-
Inggris membatasi penggunaan pangkalan militernya untuk menyerang fasilitas sipil dan energi di Iran.
-
Ketegangan militer antara Amerika dan Iran menyebabkan jalur distribusi minyak Selat Hormuz berhenti.
-
Kenaikan harga BBM global mulai terasa akibat ancaman serangan terhadap infrastruktur vital energi.
Sebelumnya pada akhir Februari lalu terjadi serangan militer gabungan yang dilakukan oleh pihak Amerika dan Israel.
Operasi tempur tersebut mengakibatkan kerusakan parah pada berbagai infrastruktur dan menimbulkan korban di kalangan penduduk sipil.
Teheran segera merespons tindakan tersebut dengan melancarkan serangan balasan ke berbagai wilayah strategis milik musuh.

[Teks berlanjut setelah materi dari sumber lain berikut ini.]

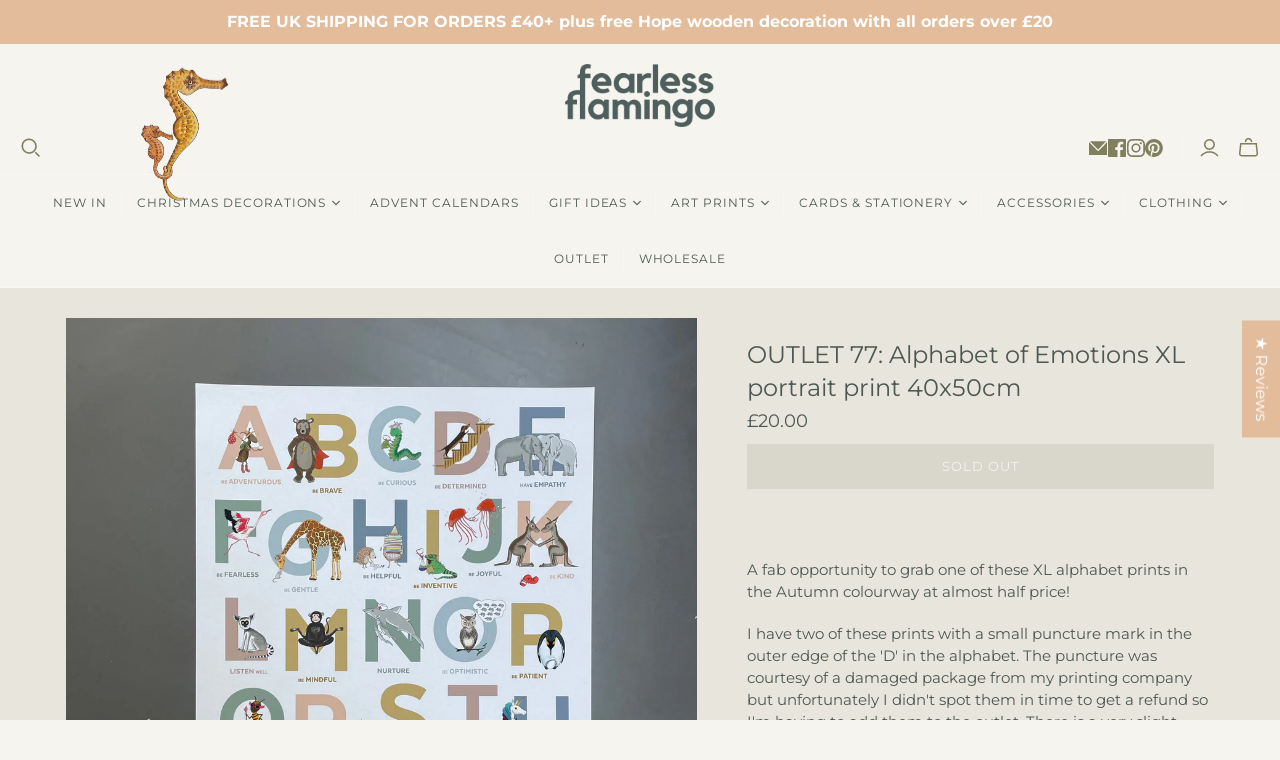

--- FILE ---
content_type: text/javascript
request_url: https://fearlessflamingo.com/cdn/shop/t/12/compiled_assets/scripts.js?7594
body_size: -169
content:
(function(){var __sections__={};(function(){for(var i=0,s=document.getElementById("sections-script").getAttribute("data-sections").split(",");i<s.length;i++)__sections__[s[i]]=!0})(),function(){if(!(!__sections__["LT-stickers"]&&!window.DesignMode))try{if(!customElements.get("sticker-animated")){class StickerAnimated extends HTMLElement{constructor(){super(),this.animationSpeed=parseFloat(this.dataset.animationSpeed),this.init(),document.addEventListener("readystatechange",function(){document.readyState=="interactive"}),document.addEventListener("shopify:section:load",event=>{this.init()})}init(){this.selecter=".stckrimg",this.stckrimgs=this.querySelectorAll(this.selecter),this.scroll()}scroll(){Array.from(this.stckrimgs).forEach(stckrimg=>{window.addEventListener("scroll",()=>{const section=stckrimg.closest(".shopify-section"),LT__section=stckrimg.closest(".luna-templates__animated-sticker"),sticker=this.querySelector(".luna-templates-animated-sticker"),{bottom,top}=sticker.getBoundingClientRect();top>0&&bottom-window.innerHeight<0&&(LT__section.dataset.animation=="spin-scroll"&&(stckrimg.style.rotate=bottom*this.animationSpeed+"deg",stckrimg.style.top="0px"),LT__section.dataset.animation=="float-scroll"&&(stckrimg.style.rotate="0deg",stckrimg.style.top=(sticker.offsetTop+this.offsetTop-(window.scrollY+window.innerHeight/2))*this.animationSpeed+"px"))},{passive:!0,capture:!1})})}}customElements.define("sticker-animated",StickerAnimated)}}catch(e){console.error(e)}}()})();
//# sourceMappingURL=/cdn/shop/t/12/compiled_assets/scripts.js.map?7594=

Target serangan balasan mencakup wilayah Israel serta pangkalan militer Amerika yang tersebar di Timur Tengah.
Negara-negara seperti Qatar, Bahrain, Arab Saudi, hingga Uni Emirat Arab terkena dampak langsung dari eskalasi ini.

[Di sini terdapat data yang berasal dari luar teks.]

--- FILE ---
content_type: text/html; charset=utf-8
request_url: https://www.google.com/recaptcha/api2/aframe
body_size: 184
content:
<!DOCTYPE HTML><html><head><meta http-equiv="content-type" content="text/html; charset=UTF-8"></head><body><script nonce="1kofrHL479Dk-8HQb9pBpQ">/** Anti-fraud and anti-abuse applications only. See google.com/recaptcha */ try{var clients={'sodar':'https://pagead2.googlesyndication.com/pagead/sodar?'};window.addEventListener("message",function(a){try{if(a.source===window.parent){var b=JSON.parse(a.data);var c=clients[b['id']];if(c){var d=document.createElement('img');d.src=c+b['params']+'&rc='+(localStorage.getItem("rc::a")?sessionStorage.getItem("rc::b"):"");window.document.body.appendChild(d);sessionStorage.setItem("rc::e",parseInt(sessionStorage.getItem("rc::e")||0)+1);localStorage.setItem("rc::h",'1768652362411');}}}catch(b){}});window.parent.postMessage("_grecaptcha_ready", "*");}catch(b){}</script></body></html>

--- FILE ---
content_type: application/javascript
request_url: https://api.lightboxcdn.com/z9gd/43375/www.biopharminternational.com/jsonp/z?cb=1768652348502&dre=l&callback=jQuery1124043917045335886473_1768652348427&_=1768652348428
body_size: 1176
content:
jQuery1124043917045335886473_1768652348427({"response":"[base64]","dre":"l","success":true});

Ketegangan bersenjata ini memaksa lalu lintas perkapalan di Selat Hormuz berhenti secara total demi keamanan.
Padahal kawasan tersebut merupakan rute kunci untuk pasokan minyak mentah dan gas alam cair secara internasional.

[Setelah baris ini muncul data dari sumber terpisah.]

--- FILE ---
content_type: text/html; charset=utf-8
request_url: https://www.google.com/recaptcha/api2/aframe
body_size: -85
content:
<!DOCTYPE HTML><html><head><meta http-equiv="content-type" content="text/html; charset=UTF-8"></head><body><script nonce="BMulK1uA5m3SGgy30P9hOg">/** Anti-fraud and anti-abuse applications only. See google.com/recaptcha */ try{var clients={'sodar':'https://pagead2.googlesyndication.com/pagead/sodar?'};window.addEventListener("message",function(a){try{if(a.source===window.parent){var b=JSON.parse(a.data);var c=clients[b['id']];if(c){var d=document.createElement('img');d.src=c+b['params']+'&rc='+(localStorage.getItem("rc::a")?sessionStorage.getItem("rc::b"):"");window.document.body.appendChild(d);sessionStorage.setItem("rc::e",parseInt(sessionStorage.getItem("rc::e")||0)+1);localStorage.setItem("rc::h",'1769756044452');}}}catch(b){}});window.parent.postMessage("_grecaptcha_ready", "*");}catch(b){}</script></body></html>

Dunia kini mulai merasakan dampak nyata dari terhentinya arus logistik energi di kawasan Teluk tersebut.
Banyak negara di berbagai belahan dunia melaporkan kenaikan harga bahan bakar minyak yang cukup signifikan.
Kondisi ekonomi global terancam tidak stabil jika jalur Selat Hormuz tidak segera dipulihkan fungsinya secara normal.